Request:
Repeat the lines from the one containing "Based on the image, which of" through the one containing "5. l=589, t=448, r=640, b=531: treeline", inclusive.

[Dataset entries]
▼

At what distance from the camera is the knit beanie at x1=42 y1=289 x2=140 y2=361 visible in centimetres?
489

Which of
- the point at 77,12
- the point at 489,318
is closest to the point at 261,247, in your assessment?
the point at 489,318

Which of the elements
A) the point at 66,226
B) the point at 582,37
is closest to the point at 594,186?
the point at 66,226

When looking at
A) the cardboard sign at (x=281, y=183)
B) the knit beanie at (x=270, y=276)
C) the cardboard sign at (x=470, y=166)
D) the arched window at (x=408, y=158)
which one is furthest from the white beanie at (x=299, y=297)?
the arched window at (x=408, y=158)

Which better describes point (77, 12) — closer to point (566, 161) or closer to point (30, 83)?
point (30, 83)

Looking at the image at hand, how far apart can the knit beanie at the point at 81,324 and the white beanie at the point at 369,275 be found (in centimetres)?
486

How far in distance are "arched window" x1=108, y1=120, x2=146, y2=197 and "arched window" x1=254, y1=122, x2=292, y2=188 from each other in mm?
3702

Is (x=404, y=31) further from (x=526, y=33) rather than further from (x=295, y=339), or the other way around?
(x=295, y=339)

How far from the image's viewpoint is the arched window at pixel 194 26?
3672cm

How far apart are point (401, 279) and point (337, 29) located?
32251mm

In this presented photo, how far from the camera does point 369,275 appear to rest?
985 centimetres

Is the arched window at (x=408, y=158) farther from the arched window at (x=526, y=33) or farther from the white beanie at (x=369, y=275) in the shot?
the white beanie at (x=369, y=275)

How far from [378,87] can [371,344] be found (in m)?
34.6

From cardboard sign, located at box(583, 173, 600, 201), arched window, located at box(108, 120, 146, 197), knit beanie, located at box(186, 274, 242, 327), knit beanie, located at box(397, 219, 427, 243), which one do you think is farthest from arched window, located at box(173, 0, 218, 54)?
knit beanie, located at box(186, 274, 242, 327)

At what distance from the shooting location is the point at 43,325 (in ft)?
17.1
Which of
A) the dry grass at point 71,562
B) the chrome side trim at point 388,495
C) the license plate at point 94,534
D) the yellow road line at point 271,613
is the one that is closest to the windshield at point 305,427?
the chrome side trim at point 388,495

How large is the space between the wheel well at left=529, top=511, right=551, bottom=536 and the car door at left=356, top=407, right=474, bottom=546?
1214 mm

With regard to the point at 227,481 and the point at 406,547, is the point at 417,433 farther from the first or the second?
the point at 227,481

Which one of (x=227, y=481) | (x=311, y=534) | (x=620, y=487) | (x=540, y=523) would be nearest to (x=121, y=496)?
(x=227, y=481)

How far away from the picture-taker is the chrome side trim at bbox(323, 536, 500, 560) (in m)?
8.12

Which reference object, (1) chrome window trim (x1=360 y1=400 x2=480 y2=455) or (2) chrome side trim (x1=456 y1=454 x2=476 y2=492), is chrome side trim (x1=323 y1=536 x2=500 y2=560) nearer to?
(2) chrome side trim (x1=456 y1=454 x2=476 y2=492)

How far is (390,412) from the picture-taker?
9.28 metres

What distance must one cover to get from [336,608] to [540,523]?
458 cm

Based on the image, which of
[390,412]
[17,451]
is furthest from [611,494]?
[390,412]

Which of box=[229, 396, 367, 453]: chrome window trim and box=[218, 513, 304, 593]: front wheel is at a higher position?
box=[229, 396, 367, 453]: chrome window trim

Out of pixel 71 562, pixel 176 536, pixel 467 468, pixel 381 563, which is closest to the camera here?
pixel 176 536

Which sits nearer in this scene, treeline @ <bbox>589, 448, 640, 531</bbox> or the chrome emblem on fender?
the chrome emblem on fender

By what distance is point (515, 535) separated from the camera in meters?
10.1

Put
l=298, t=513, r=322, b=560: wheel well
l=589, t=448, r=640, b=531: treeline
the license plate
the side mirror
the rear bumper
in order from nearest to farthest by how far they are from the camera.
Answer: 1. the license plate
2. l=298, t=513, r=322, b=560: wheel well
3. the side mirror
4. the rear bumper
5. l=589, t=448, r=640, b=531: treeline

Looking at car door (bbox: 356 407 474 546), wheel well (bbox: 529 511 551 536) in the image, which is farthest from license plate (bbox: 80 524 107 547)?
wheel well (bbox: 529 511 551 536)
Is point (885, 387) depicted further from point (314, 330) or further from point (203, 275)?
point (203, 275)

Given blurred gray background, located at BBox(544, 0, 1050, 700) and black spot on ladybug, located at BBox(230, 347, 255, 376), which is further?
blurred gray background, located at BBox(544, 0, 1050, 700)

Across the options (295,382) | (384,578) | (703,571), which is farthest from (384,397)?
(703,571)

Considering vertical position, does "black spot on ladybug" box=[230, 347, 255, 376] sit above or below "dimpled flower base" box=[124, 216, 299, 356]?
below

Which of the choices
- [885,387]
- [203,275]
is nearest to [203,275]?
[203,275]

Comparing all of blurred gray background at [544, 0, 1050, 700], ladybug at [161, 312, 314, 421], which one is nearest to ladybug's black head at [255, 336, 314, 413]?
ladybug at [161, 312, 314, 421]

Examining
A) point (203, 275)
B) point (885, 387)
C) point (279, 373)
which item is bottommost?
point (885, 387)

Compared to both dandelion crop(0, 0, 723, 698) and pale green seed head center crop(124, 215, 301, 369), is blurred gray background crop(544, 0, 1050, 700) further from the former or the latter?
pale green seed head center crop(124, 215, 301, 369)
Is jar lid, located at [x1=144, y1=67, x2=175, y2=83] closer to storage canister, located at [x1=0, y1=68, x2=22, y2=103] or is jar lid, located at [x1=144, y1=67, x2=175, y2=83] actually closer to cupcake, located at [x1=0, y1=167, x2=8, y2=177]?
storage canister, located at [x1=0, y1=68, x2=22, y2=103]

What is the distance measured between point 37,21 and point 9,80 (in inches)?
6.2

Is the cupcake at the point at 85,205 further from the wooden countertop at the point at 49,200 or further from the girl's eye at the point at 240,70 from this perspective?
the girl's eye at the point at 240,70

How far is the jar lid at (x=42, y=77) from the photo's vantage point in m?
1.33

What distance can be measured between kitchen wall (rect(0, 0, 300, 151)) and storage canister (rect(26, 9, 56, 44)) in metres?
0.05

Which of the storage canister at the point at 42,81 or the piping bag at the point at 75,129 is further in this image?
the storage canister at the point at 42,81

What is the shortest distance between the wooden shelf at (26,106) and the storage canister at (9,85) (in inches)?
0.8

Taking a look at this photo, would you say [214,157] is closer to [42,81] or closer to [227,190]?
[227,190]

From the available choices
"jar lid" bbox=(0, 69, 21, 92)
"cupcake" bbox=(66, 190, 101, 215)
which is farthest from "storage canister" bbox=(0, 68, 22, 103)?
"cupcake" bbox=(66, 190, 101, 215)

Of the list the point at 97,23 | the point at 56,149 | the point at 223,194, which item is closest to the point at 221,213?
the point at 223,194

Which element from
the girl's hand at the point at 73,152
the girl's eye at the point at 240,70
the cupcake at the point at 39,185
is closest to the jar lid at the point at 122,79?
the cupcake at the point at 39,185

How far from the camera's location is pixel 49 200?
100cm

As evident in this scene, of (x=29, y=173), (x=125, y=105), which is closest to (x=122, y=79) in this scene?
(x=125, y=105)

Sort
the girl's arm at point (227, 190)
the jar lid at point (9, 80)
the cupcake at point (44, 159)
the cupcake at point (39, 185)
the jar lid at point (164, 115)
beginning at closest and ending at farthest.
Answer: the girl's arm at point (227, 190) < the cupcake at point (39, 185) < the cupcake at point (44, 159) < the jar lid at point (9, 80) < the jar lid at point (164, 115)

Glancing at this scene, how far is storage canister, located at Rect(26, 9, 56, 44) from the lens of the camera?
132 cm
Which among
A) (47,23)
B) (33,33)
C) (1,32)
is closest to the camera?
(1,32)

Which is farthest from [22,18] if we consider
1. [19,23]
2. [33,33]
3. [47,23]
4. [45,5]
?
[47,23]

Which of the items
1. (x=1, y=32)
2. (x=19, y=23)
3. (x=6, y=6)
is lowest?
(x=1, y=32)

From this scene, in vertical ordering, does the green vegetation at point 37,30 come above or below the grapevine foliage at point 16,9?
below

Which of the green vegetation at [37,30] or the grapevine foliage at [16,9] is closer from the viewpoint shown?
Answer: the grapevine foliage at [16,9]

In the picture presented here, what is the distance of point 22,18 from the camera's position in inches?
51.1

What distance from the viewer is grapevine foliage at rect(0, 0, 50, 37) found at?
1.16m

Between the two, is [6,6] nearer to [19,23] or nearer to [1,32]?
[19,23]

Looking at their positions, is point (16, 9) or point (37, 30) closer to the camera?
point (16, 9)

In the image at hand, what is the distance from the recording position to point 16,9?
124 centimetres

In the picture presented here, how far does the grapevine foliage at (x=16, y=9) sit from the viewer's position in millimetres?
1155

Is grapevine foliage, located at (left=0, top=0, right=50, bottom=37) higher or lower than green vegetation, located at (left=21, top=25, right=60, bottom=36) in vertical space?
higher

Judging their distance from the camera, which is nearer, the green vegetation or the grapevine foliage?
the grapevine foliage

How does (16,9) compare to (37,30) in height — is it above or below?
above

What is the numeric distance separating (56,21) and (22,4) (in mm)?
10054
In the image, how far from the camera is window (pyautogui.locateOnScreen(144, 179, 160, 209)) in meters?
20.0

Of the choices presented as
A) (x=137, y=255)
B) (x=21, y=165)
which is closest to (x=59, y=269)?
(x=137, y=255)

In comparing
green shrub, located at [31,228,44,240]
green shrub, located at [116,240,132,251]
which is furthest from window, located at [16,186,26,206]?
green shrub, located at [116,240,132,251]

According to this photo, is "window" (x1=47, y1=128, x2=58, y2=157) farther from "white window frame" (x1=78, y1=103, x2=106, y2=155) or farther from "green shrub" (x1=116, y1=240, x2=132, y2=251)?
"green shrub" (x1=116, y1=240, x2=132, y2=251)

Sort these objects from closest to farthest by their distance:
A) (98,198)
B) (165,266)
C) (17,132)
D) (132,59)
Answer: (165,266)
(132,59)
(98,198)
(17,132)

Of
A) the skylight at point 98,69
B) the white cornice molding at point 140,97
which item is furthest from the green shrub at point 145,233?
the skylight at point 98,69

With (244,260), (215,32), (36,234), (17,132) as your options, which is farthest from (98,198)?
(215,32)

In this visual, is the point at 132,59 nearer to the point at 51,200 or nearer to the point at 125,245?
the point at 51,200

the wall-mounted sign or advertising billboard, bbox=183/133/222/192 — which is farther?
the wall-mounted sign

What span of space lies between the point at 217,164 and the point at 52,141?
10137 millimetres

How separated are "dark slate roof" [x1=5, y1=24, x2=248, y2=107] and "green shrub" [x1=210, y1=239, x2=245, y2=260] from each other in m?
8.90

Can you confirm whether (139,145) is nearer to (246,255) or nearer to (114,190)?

▲

Exercise answer:
Based on the image, which of
[390,412]
[17,451]
is furthest from [611,494]?
[390,412]

Which of box=[229, 396, 367, 453]: chrome window trim and box=[218, 513, 304, 593]: front wheel is at a higher position?
box=[229, 396, 367, 453]: chrome window trim

Out of pixel 71 562, pixel 176 536, pixel 467 468, pixel 381 563, which is closest to the camera here?
pixel 176 536

Which sits nearer in this scene, treeline @ <bbox>589, 448, 640, 531</bbox> or the chrome emblem on fender?
the chrome emblem on fender

By what distance is point (515, 535) separated from the camera in meters?
10.1

Put
l=298, t=513, r=322, b=560: wheel well
l=589, t=448, r=640, b=531: treeline
the license plate
the side mirror
the rear bumper
in order from nearest to farthest by how far they are from the camera.
Answer: 1. the license plate
2. l=298, t=513, r=322, b=560: wheel well
3. the side mirror
4. the rear bumper
5. l=589, t=448, r=640, b=531: treeline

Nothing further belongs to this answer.